At least one police officer warned fellow officers that Freddie Gray, the young Baltimore man who died as a result of injuries he suffered while being transported in the back of a police in April, needed medical attention. But that officer and others questioned whether or not he was faking his injuries, according to newly released documents obtained by the Baltimore Sun.
At one point Gray pleaded with an officer. “Help me. Help me up,” Gray said, according to a statement to investigators given by Officer William Porter, one of the six officers charged in Gray’s death.
Porter reportedly helped Gray up and asked, “Do you need a medic or something? Do you need to go to the hospital?”

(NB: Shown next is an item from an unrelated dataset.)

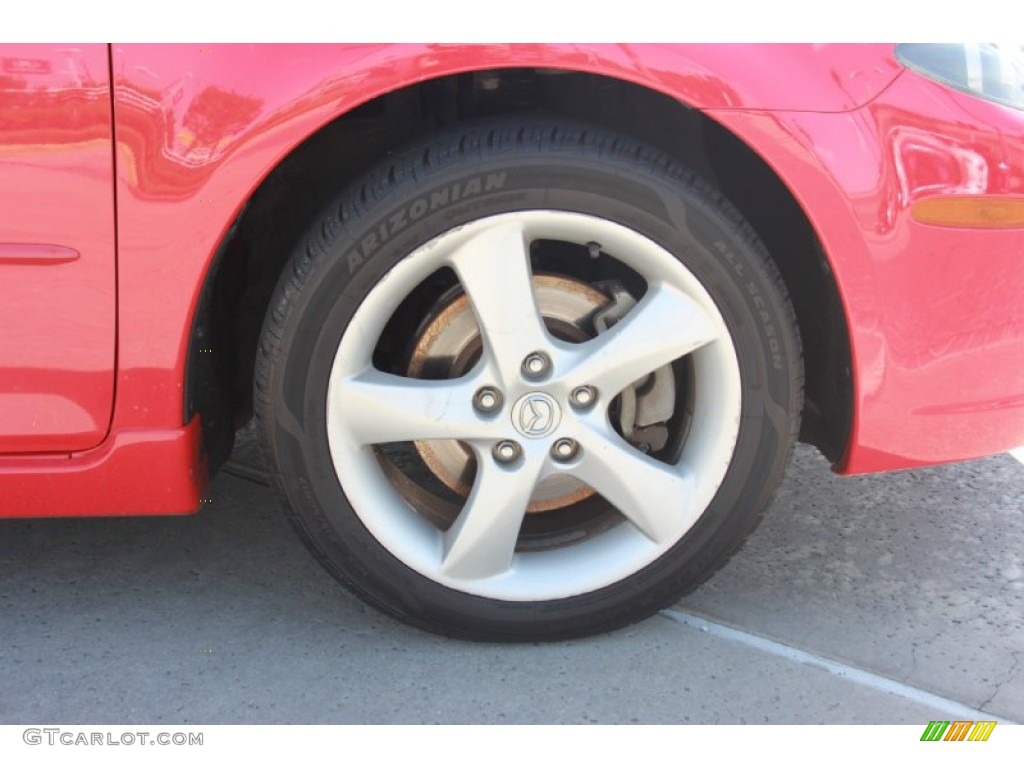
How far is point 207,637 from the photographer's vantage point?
2248mm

The police intake center would not take Gray because he required medical attention. When Porter told another officer, Caesar Goodson, Jr.,the van’s driver, Goodson reportedly questioned if the gravely injured Gray was feigning being hurt.
Related: Six cops in the Freddie Gray case will be tried in Baltimore
Gray would die in a hospital several days later as a result of severe head and spinal injuries. These accounts contradict what other officers have said, specifically about any knowledge that Gray was in need of medical attention while in police custody.
The new revelations come months after Gray’s death sparked mass protests and riots and amid an spike in violence in the city that some have connected to the tense divide between police and the black community. They also help piece together the final moments if the 25-year-old’s death spiral.